ROANOKE TIMES 
                      Copyright (c) 1996, Roanoke Times

DATE: Saturday, November 16, 1996            TAG: 9611190065
SECTION: RELIGION                 PAGE: B-9  EDITION: METRO 
SOURCE: DAVID BRIGGS ASSOCIATED PRESS 


ATHLETES, SINGERS AMONG TOP 50 YOUNG EVANGELICAL LEADERS

The names that have defined evangelicalism for a generation - Billy Graham, Pat Robertson, Oral Roberts, Bill Bright and Charles Colson - are entering the twilight of their careers.

What they do not leave behind is a similar coterie of middle-aged leaders to take their place at the forefront of the religious movement.

Fortunately, however, emerging is a new generation of evangelical leaders, age 40 and under, with the same urgency felt by the post-World War II group, according to the flagship evangelical magazine, Christianity Today.

In its latest issue, the magazine profiles 50 up-and-coming evangelical leaders selected through a survey of nearly 1,000 Christian leaders.

The evangelicals to watch include such personalities as Ralph Reed, executive director of the politically powerful Christian Coalition, and Lisa C. Barnes, who founded the Bethesda, Md.-based Neighbors Who Care, an organization that aids crime victims.

Also making the diverse list are singers such as Rebecca St. James and the Christian rap group D.C. Talk; and prominent athletes such as A.C. Green of basketball's Phoenix Suns, and Reggie White, the Green Bay Packers' defensive star who became a national spokesman calling for the church and nation to confront racism as church burnings in the South revived old fears.

On a more grass-roots level, the evangelical up-and-comers also include the Harambee Group and the husband-and-wife teams of Kafi and Rudy Carrasco, and Karryn Farrar-Perkins and Derek Perkins, who are involved in urban ministry in Pasadena, Calif.

In general, the group is hard to characterize, but some church observers say that together they represent a new generation of creative evangelical leaders following in the footsteps of Graham, Robertson and the others.

After World War II, there was a tremendous entrepreneurial period in evangelical ministry, with Graham at the center but a number of other prominent individuals such as Roberts and Robertson also building great institutions, said David Neff, executive editor of Christianity Today.

The next generation of people in their 40s and 50s became managerial leaders of many of those institutions, largely through necessity.
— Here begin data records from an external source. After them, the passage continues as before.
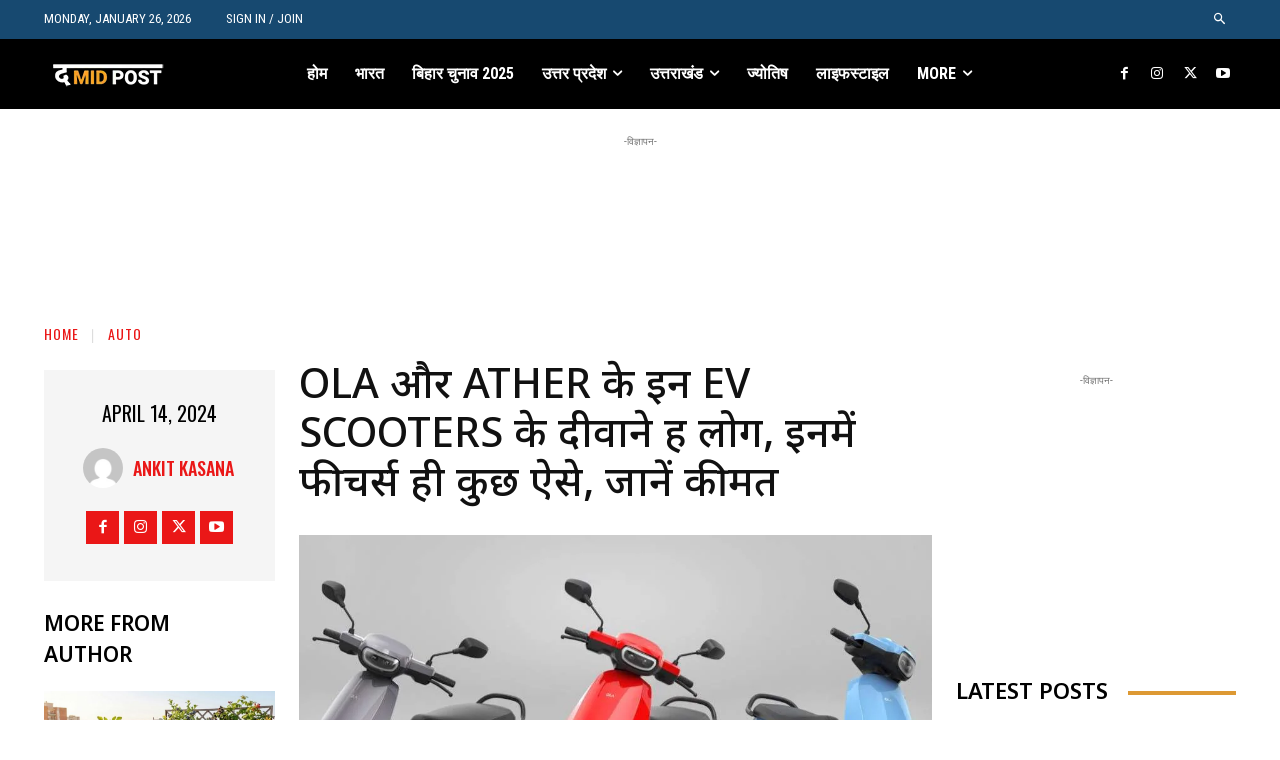

--- FILE ---
content_type: text/html; charset=utf-8
request_url: https://www.google.com/recaptcha/api2/aframe
body_size: 265
content:
<!DOCTYPE HTML><html><head><meta http-equiv="content-type" content="text/html; charset=UTF-8"></head><body><script nonce="1Mv8-0c4tlI2xfeASRis-w">/** Anti-fraud and anti-abuse applications only. See google.com/recaptcha */ try{var clients={'sodar':'https://pagead2.googlesyndication.com/pagead/sodar?'};window.addEventListener("message",function(a){try{if(a.source===window.parent){var b=JSON.parse(a.data);var c=clients[b['id']];if(c){var d=document.createElement('img');d.src=c+b['params']+'&rc='+(localStorage.getItem("rc::a")?sessionStorage.getItem("rc::b"):"");window.document.body.appendChild(d);sessionStorage.setItem("rc::e",parseInt(sessionStorage.getItem("rc::e")||0)+1);localStorage.setItem("rc::h",'1769402231871');}}}catch(b){}});window.parent.postMessage("_grecaptcha_ready", "*");}catch(b){}</script></body></html>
However, Neff said, the cycle is now returning to the creative ministry spirit of the older generation.

With the exception of individuals such as Reed, however, the new leaders are more likely to concentrate on grass-roots efforts. Like their Baby Buster brethren, they are suspicious of large institutions.

``Most of these folks are going to try to make changes in local communities,'' Neff said.

They are people like Michael Teague of the Union Rescue Mission in Los Angeles and Alvin C. Bibbs Sr., urban ministries director of Willow Creek Community Church in suburban Chicago.

To the Rev. Leighton Ford, Graham's brother-in-law and the head of a ministry organization devoted to working with young leaders, the future looks good.

The 65-year-old head of Leighton Ford Ministries said these new leaders take the Bible seriously and are deeply interested in spiritual growth and in developing their own characters.

In many ways, they face a tougher task than did his generation because the hopefulness of the post-World War II generation has been replaced by attitudes of greater confusion and despair in a world where there are cultural wars and religious conflicts within and among nations, according to Ford.

But the spiritual energy and devotion of this new group of evangelical leaders is promising for the future of evangelicalism, he said.

``It fills me with great hope,'' Ford said, ``because they're living in a world with not a lot of hope.''


LENGTH: Medium:   71 lines
ILLUSTRATION: PHOTO:  David Neff, executive editor of Christianity Today.